Interest rate hikes might have a knock-on effect on renovation budgets – observers

The current renovation boom hinges on expectations that price growth will last indefinitely, observers say

Interest rate hikes might have a knock-on effect on renovation budgets – observers

Renovation payments could become casualties of possible interest rate hikes, according to industry observers.

Most Canadians have been paying for their home renovations out of their own savings stashes or through home equity lines of credit (HELOC), according to BNN Bloomberg and RATESDOTCA. Total HELOC debt stood at approximately $226.6 billion as of the end of July, following a 56.7% annual increase in the second quarter.

A major driver of the renovation boom is the expectation that current price growth trends will hold for the foreseeable future, said Winnipeg-based financial planner and investment manager Olayinka Brimoh.

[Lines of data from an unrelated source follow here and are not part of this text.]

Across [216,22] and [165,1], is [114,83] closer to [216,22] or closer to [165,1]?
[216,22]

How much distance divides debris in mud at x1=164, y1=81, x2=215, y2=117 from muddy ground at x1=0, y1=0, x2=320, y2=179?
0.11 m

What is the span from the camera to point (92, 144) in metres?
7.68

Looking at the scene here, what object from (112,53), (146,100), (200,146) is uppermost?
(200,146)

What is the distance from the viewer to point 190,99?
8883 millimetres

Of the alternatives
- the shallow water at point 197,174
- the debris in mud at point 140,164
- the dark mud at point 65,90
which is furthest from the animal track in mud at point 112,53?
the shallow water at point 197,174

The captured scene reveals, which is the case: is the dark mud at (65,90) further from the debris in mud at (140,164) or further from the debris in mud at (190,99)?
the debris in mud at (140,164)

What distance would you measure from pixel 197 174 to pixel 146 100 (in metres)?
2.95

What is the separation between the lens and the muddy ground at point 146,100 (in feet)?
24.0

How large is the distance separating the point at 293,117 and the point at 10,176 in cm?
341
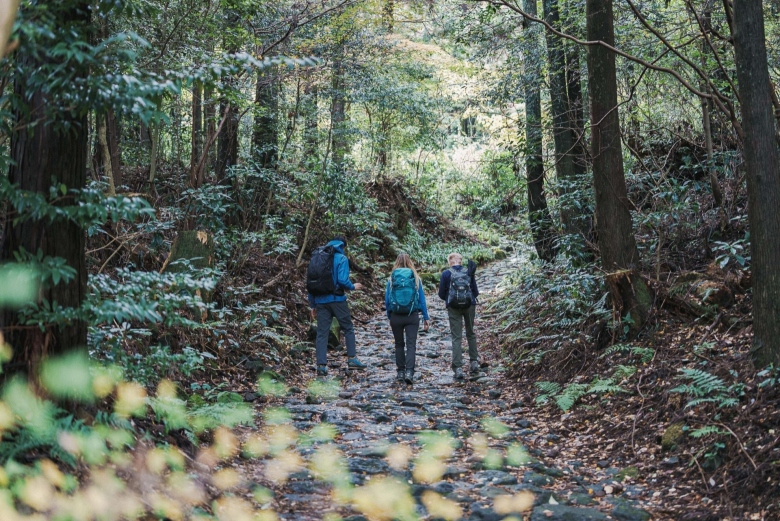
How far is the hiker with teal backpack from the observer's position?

“They’re assuming their house will keep rising in value, but you don’t know when you will be selling, or if there will be circumstances where you’re forced to sell your home,” Brimoh told The Globe and Mail.

Read more: Falling lumber prices and their impact on the mortgage industry

Another reason for the growing popularity of renovations is the addition of amenities, Hamilton-based agent Reisha Dass said.

“I can’t tell you how often I have buyers looking for pools,” Dass said. “[Before], when you had a house with a pool, it was a niche item … The upkeep didn’t make sense for people. Now, it’s so desirable.”

Amid predictions that rates will begin rising in earnest by mid-2022, homeowners need to adjust their budgets accordingly so that they can fully pay off their renovation debts ahead of the hikes, Brimoh said.